Code working in Firefox but not in IE
Posted: Thu Mar 09, 2006 5:31 pm
Hi there,
I am working on some code which will search my forums for a users ID.
The following code works fine with firefox, you search for a name, that appears in the drop down box, then it shows an id number in an input box.
For some reason, when used in IE and Safari, the drop down list box part doesn't work.
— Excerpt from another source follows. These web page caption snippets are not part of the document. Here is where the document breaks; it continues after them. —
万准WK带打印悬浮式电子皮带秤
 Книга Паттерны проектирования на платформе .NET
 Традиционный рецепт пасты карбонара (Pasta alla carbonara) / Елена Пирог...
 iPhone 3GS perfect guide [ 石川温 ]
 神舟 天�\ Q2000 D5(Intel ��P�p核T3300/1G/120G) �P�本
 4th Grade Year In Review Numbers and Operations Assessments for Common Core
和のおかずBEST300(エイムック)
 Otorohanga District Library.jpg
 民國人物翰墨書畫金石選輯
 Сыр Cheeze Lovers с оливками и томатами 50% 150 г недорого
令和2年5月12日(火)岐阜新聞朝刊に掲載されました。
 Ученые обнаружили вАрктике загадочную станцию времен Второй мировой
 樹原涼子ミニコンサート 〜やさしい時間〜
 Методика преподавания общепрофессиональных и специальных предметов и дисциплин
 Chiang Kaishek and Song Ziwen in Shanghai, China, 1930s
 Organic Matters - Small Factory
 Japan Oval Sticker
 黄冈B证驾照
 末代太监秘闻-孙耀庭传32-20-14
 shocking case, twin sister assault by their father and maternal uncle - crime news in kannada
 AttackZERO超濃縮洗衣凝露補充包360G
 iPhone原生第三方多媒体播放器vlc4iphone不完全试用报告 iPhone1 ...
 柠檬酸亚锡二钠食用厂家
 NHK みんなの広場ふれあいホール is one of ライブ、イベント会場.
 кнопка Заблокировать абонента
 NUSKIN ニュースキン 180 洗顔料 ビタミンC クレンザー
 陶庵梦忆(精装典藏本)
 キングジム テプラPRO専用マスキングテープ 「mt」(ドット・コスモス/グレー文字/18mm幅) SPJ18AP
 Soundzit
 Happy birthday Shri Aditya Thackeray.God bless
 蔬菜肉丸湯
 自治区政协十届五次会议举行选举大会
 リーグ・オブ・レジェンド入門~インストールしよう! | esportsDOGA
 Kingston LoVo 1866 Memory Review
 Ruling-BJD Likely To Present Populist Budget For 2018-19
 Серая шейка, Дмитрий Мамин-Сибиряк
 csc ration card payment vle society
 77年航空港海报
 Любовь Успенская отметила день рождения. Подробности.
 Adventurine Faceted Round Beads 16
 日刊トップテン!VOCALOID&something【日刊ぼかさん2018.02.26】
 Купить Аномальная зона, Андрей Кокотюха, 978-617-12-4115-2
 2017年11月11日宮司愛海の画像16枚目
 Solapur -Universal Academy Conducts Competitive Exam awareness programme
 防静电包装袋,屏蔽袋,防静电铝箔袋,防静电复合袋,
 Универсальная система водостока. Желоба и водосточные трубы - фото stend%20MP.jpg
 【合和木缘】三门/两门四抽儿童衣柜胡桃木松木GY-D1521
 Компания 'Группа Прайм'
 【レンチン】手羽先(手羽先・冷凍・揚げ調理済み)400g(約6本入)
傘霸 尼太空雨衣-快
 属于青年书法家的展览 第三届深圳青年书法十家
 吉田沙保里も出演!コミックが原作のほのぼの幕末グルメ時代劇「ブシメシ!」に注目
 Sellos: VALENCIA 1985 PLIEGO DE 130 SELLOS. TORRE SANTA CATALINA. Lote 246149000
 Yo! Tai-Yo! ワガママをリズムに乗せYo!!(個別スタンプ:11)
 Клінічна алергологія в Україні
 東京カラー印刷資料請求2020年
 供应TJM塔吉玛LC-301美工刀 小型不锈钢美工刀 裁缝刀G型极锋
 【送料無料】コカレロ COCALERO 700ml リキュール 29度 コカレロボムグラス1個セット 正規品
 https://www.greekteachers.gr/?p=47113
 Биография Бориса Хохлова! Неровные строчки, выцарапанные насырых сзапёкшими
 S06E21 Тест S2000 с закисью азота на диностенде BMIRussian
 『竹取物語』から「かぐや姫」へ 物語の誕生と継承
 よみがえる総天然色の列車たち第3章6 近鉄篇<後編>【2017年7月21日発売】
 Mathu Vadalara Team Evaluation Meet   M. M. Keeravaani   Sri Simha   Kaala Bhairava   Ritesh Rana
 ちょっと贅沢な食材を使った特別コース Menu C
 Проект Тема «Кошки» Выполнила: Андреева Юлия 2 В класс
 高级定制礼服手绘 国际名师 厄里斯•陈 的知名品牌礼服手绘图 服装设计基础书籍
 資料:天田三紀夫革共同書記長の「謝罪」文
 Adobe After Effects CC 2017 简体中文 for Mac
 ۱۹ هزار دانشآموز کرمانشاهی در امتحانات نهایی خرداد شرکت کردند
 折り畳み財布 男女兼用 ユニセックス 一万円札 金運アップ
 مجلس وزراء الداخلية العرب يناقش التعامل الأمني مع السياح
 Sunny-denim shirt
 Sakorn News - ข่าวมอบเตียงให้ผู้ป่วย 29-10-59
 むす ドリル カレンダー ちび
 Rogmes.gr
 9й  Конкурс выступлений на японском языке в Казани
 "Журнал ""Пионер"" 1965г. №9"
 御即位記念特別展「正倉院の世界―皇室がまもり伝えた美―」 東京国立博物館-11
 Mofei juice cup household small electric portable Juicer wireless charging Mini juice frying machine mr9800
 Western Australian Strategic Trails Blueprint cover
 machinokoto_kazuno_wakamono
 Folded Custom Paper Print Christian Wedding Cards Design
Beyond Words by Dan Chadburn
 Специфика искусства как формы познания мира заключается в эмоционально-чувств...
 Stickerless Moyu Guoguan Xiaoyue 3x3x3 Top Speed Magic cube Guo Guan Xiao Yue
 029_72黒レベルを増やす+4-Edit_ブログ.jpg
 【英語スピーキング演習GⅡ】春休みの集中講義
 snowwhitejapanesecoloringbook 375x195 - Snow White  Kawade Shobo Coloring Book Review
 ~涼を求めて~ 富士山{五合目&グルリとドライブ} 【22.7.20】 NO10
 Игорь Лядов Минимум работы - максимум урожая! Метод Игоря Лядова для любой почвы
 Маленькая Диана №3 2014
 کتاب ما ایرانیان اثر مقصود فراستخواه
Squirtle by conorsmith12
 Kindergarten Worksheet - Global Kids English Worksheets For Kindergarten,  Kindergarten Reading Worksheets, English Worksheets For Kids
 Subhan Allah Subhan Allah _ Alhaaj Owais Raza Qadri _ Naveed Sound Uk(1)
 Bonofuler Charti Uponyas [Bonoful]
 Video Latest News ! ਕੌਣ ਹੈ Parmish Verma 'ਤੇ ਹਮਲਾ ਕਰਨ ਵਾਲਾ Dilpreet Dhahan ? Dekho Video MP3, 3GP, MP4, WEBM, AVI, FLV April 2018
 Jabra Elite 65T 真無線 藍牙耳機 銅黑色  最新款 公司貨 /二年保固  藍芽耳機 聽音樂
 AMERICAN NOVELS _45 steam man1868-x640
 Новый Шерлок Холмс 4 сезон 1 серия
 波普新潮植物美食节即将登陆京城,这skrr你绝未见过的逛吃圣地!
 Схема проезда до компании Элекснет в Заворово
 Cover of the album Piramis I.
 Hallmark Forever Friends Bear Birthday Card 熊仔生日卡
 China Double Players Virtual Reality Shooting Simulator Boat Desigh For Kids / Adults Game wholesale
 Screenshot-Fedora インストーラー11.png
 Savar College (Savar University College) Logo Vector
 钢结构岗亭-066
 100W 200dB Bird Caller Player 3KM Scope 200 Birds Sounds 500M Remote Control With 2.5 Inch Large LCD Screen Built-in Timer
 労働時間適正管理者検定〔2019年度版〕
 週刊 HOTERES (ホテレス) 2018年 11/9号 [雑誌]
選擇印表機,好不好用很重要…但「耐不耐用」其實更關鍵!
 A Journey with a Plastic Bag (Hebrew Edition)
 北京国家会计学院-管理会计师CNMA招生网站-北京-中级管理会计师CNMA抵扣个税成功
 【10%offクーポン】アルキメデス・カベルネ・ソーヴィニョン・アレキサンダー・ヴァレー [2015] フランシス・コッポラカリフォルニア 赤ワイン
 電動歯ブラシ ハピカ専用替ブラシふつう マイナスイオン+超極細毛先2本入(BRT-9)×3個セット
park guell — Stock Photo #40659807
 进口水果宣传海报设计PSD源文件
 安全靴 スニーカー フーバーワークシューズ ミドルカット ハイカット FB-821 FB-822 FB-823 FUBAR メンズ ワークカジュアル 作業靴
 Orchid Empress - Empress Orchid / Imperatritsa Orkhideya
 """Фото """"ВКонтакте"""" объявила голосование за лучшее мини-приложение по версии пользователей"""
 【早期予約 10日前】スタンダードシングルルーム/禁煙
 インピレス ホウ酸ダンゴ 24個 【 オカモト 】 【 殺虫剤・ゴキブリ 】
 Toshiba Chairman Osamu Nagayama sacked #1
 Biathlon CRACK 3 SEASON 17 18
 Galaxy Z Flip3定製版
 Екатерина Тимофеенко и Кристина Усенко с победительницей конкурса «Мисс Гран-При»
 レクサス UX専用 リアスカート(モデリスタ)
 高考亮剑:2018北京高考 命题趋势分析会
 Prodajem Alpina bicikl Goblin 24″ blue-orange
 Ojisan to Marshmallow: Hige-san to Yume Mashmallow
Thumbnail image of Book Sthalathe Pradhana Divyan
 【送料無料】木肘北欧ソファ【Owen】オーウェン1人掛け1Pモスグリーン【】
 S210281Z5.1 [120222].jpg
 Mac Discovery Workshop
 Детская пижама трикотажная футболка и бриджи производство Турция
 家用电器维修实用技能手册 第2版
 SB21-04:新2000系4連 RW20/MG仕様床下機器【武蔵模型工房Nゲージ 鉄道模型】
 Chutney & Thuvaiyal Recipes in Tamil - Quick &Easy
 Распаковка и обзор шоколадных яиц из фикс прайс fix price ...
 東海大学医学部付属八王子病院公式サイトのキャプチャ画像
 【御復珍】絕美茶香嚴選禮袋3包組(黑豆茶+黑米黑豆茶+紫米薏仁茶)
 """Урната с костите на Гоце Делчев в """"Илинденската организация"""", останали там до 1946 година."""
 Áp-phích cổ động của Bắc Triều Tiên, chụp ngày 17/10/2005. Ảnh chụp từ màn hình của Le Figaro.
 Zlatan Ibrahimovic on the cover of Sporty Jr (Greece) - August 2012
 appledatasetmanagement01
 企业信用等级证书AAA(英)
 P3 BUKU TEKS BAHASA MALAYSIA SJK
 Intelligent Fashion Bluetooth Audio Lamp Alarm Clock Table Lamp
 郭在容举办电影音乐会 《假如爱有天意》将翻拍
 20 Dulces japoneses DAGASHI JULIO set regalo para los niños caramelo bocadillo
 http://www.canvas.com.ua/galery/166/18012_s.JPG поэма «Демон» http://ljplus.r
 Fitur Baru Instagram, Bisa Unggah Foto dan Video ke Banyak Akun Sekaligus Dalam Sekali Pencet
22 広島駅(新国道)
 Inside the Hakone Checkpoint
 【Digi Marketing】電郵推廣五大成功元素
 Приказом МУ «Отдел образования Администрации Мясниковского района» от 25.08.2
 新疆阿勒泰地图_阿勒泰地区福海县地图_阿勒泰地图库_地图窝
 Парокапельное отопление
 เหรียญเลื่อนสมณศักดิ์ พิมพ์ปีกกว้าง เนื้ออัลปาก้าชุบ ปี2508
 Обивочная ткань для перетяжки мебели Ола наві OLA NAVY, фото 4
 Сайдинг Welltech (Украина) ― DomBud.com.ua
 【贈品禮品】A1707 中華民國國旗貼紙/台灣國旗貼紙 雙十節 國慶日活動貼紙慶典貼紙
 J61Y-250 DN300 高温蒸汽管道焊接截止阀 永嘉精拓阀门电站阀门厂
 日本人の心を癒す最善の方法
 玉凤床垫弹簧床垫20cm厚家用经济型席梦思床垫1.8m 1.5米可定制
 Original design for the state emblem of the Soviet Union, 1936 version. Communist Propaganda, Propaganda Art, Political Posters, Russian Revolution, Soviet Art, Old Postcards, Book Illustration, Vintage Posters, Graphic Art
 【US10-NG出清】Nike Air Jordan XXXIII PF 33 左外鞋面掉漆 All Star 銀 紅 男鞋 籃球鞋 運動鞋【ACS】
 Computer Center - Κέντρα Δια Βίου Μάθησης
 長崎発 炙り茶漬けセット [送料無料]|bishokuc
It doesn't display any names in the box at all.
If anybody know's where I'm going wrong I'd be very grateful
I am working on some code which will search my forums for a users ID.
The following code works fine with firefox, you search for a name, that appears in the drop down box, then it shows an id number in an input box.
For some reason, when used in IE and Safari, the drop down list box part doesn't work. It doesn't display any names in the box at all.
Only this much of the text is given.